## YOUR INSTRUCTIONS
Format everything from the line containing "How far is each" down to the end of the entries as a Markdown table with the columns Row and Line. Number each row, and leave out blank lines.

## Part of a data file
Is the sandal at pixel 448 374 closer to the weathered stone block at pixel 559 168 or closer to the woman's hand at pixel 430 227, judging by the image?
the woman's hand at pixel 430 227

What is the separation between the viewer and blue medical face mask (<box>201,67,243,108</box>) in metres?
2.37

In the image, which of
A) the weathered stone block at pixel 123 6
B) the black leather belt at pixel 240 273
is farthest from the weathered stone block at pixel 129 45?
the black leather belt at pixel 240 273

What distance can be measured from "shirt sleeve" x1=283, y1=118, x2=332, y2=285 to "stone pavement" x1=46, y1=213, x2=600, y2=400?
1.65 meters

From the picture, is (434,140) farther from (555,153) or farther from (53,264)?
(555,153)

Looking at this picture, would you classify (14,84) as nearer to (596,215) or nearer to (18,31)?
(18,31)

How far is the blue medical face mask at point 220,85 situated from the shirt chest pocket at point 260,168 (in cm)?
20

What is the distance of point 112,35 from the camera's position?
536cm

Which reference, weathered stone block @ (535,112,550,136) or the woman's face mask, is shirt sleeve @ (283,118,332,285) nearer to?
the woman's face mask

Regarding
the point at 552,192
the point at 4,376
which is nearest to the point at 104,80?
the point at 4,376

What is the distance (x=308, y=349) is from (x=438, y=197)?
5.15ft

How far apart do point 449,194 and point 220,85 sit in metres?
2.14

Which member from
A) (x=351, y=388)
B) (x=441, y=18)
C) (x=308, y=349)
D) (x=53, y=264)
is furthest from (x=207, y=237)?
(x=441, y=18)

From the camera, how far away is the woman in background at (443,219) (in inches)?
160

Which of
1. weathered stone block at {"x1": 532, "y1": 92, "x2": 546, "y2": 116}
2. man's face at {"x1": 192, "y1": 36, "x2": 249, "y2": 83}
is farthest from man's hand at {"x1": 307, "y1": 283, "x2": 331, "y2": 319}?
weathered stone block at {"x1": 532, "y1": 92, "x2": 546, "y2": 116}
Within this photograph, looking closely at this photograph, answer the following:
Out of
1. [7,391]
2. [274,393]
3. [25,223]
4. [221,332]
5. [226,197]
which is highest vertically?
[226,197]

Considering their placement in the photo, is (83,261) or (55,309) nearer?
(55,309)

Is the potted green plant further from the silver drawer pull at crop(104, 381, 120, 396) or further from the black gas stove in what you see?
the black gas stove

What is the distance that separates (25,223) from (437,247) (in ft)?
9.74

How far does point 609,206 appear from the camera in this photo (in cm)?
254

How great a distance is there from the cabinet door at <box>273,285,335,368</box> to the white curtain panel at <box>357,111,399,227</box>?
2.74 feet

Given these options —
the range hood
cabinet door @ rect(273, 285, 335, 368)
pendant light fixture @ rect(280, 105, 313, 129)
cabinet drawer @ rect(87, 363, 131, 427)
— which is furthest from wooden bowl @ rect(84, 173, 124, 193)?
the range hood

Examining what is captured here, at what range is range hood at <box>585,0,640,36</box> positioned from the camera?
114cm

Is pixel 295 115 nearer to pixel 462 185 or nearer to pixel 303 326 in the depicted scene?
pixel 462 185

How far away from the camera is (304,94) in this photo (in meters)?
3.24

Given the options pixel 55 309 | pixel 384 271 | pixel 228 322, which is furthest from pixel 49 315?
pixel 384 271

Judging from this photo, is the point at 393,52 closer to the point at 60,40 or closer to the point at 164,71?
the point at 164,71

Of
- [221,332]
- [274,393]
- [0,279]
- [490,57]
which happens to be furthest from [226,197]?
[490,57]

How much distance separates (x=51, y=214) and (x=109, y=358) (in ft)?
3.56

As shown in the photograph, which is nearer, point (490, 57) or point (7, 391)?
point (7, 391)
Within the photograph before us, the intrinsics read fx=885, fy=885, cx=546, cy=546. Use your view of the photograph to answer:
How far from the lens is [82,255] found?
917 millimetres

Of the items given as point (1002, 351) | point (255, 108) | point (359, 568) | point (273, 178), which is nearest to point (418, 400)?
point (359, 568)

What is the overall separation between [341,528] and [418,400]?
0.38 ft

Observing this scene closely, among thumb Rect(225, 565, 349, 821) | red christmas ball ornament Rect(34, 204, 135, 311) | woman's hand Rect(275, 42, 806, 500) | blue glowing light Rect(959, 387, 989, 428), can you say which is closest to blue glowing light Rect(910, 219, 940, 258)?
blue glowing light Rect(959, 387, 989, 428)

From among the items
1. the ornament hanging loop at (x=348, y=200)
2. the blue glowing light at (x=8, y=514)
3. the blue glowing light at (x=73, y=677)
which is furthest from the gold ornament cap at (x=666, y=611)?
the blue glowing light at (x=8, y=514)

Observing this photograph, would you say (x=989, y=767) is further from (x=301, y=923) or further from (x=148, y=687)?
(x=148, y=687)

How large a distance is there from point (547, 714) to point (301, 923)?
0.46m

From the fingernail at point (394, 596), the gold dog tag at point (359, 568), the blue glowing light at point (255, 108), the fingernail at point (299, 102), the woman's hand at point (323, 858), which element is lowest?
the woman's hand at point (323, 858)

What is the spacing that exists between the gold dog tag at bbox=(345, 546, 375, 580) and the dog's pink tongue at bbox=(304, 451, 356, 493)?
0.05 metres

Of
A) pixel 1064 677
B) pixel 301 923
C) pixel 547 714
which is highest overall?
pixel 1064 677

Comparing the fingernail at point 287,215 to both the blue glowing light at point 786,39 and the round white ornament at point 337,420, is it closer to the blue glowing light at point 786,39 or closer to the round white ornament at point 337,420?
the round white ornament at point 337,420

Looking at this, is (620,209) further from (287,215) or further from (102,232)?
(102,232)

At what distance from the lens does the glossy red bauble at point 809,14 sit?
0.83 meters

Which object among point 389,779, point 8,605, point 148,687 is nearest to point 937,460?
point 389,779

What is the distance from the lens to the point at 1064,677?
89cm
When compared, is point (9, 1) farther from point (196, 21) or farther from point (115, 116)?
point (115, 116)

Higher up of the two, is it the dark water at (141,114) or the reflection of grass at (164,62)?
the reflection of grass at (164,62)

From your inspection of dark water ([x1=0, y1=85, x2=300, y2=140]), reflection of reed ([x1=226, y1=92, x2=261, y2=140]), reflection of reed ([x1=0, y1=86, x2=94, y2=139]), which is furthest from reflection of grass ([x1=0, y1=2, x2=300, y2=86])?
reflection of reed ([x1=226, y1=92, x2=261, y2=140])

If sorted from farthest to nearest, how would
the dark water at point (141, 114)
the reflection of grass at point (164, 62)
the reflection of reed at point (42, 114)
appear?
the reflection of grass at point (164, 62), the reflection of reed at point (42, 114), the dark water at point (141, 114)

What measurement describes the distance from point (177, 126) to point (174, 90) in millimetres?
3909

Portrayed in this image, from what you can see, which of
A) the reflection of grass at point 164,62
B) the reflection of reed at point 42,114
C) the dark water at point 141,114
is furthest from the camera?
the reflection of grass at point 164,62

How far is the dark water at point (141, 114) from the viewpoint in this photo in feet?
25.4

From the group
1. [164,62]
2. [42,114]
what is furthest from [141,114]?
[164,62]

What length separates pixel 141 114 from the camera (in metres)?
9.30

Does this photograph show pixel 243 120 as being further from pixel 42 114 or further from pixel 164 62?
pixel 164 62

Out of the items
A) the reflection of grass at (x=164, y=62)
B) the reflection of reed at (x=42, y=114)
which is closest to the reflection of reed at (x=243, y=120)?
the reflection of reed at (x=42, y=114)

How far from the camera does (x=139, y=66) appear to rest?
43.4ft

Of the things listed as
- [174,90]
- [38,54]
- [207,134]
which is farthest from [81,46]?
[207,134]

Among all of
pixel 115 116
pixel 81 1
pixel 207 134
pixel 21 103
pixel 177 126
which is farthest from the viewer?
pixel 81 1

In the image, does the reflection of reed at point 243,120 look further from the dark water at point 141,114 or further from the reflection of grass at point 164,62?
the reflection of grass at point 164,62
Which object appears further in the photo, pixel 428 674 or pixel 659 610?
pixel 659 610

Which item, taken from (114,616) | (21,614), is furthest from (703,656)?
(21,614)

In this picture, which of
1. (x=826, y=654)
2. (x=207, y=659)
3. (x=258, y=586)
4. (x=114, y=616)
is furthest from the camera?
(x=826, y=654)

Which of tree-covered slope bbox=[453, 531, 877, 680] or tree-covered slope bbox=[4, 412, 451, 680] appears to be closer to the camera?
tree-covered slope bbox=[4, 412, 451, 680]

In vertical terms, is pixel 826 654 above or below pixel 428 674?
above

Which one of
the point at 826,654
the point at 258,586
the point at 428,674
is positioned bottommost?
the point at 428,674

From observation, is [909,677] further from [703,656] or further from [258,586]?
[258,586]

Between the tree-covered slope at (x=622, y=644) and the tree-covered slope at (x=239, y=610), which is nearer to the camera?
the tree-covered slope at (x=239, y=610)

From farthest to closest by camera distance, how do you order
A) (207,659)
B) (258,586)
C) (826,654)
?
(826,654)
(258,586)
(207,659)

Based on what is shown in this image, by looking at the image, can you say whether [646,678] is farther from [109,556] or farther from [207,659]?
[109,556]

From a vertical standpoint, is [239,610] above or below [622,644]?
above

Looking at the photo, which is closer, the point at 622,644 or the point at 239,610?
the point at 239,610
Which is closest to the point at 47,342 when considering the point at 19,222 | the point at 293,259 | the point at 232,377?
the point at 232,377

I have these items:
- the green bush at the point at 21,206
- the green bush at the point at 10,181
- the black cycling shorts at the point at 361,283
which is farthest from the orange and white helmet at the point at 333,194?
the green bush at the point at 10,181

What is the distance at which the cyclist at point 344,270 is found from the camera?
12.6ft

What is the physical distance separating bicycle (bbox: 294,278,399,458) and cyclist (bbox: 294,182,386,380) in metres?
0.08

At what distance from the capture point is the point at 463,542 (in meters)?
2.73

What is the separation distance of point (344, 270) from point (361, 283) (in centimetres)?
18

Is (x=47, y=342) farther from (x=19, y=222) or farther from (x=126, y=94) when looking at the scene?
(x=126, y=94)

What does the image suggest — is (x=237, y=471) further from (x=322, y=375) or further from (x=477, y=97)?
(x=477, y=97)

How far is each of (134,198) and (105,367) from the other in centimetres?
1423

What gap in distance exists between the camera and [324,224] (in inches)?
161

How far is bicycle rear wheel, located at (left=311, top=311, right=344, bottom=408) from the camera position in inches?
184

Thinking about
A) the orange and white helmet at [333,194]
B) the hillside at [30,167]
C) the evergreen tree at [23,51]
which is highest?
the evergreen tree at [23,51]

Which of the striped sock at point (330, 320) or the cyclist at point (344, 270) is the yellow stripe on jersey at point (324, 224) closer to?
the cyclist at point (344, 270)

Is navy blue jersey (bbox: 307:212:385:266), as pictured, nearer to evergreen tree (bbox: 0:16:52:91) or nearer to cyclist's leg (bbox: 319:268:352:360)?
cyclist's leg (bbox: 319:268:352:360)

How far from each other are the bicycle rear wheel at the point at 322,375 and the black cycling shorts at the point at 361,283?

## RESULT OF THE EXERCISE
| Row | Line |
|---|---|
| 1 | How far is each of (134,198) and (105,367) from the other in centimetres? |
| 2 | 1423 |
| 3 | What gap in distance exists between the camera and [324,224] (in inches)? |
| 4 | 161 |
| 5 | How far is bicycle rear wheel, located at (left=311, top=311, right=344, bottom=408) from the camera position in inches? |
| 6 | 184 |
| 7 | Thinking about |
| 8 | A) the orange and white helmet at [333,194] |
| 9 | B) the hillside at [30,167] |
| 10 | C) the evergreen tree at [23,51] |
| 11 | which is highest? |
| 12 | the evergreen tree at [23,51] |
| 13 | Which of the striped sock at point (330, 320) or the cyclist at point (344, 270) is the yellow stripe on jersey at point (324, 224) closer to? |
| 14 | the cyclist at point (344, 270) |
| 15 | Is navy blue jersey (bbox: 307:212:385:266), as pictured, nearer to evergreen tree (bbox: 0:16:52:91) or nearer to cyclist's leg (bbox: 319:268:352:360)? |
| 16 | cyclist's leg (bbox: 319:268:352:360) |
| 17 | How far from each other are the bicycle rear wheel at the point at 322,375 and the black cycling shorts at the point at 361,283? |